İncelenecek Metin.
+++

Tarımda Türkiye-AB ilişkilerinin anahtarı: OTP'ye uyum
Tarım alanında Türkiye-AB ilişkileri büyük ölçüde Ankara Anlaşması, Katma Protokol, 1/95 sayılı Ortaklık Konseyi Kararı (OKK) ve 8 Kasım 2000 tarihli Katılım Ortaklığı Belgesi (KOB) çerçevesinde yürütülmektedir.
Anılan mevzuat çerçevesinde tarım alanında Türkiye-AB ilişkileri;
* Tarım ürünlerinin serbest dolaşımı: Türkiye tarımının OTP'ye uyumu,
* Tarım ürünleri ticaretinde karşılıklı olarak tercihli bir rejim uygulanması (tarım tavizleri),
* İşlenmiş tarım ürünleri
konuları olmak üzere üç yönlü bir gelişme göstermektedir.
Tarım alanında Türkiye-AB ilişkilerinde en önemli konu, Türkiye tarımının OTP'ye uyumudur. Türkiye tarımının OTP'ye uyumu gerçekleştiğinde, Türkiye ile Topluluk arasında tarım ürünlerinin serbest dolaşımı sağlanacak, dolayısıyla, işlenmiş tarım ürünleri (tarım öğesi açısından) ve karşılıklı tarım tavizleriyle ilgili rejim OTP kapsamına girerek sona erecektir.
AB ile Türkiye tarımı arasında büyük farklılıklar
AB ile Türkiye tarımı karşılaştırıldığında en belirgin farklılık, Türkiye'de tarım sektörünün GSYİH içindeki payının, toplam nüfus içinde tarımsal işgücü oranının ve tarımsal işletme sayısının yüksekliğidir.
Türkiye'de GSMH içinde tarımın payının çok yüksek olmasına karşın; AB ülkelerinde GSYİH içinde tarım sektörünün payı yüzde 0.8 (Almanya) ile yüzde 7.5 (Yunanistan) arasında değişirken, ortalama yüzde 1.8 dolayındadır. Türkiye'de ise bu oran yüzde 14 dolayındadır.

+++

Sunulan Veriler.
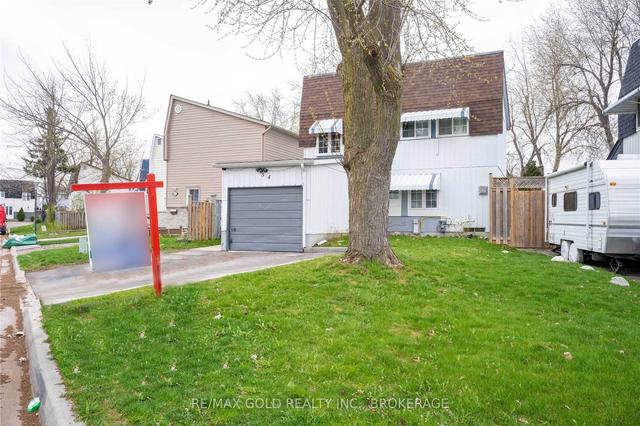 54 Gladstone Sq, House detached with 3 bedrooms, 2 bathrooms and 3 parking in Brampton ON | Image 6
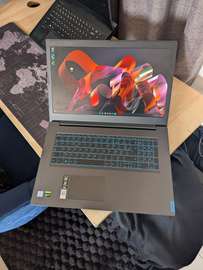 Lenovo IdeaPad i5 9th GTX 1650 / 16gb ram /512gb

+++

Sorular.
[a] Türkiye-AB tarım ilişkileri metnine göre tarım alanında Türkiye-AB ilişkilerindeki en önemli konu nedir?
[b] Türkiye-AB tarım ilişkilerine dair metni son cümlesinden itibaren sürdürünüz.
Verilerin bu çalışmada hiçbir işlevi bulunmamaktadır.

Yanıtlar.
[a] Türkiye tarımının OTP'ye uyumudur.

[b]
1998 yılı verilerine göre, tarım sektöründe kişi başına GSMH; AB'de 9.286 dolar, Türkiye'de ise 1.398 dolardır. Ancak gerek IMF ve Dünya Bankası'nın yönlendirdiği program, gerekse bu programın yarattığı 2001 Şubat krizi diğer sektörleri olduğu gibi tarımı da derinden etkilemiş ve tarımda kişi başına GSMH 1.000 doların altına (878 dolara) düşmüştür.
Tarımsal nüfus ve istihdam: Arada uçurum var
15 AB ülkesinin toplam nüfusu 376 milyondur. Toplam istihdamda tarımın payı; yüzde 2.2 (İngiltere) ile yüzde 20.8 (Yunanistan) arasında değişmekte olup ortalama yüzde 5 düzeyindedir.
Türkiye'de ise 2001 yılı itibariyle 21.8 milyon kişi olan sivil işgücünün yüzde 35.2'si (7.7 milyon) tarım kesiminde istihdam edilmektedir.
Bu durum tarımda işgücü verimliliğini ve tarımda çalışanların gelir düzeyini düşüren en önemli etkenlerden birisidir.
AB'de ortalama işletme büyüklüğü Türkiye'nin üç katı
15 AB ülkesinde toplam tarım alanı 135 milyon hektar, toplam 7 milyon işletme bulunuyor. İşletme sayısı 3 bin (Lüksemburg) ile 2.5 milyon (İtalya) arasında değişmekte olup, ortalama işletme büyüklüğü 174 dekardır.
Türkiye'de 28 milyon hektar tarım alanı ve 4 milyon işletme bulunmaktadır. 1980'de 66 dekar olan ortalama işletme büyüklüğü 1991'de 59 dekara düşmüştür.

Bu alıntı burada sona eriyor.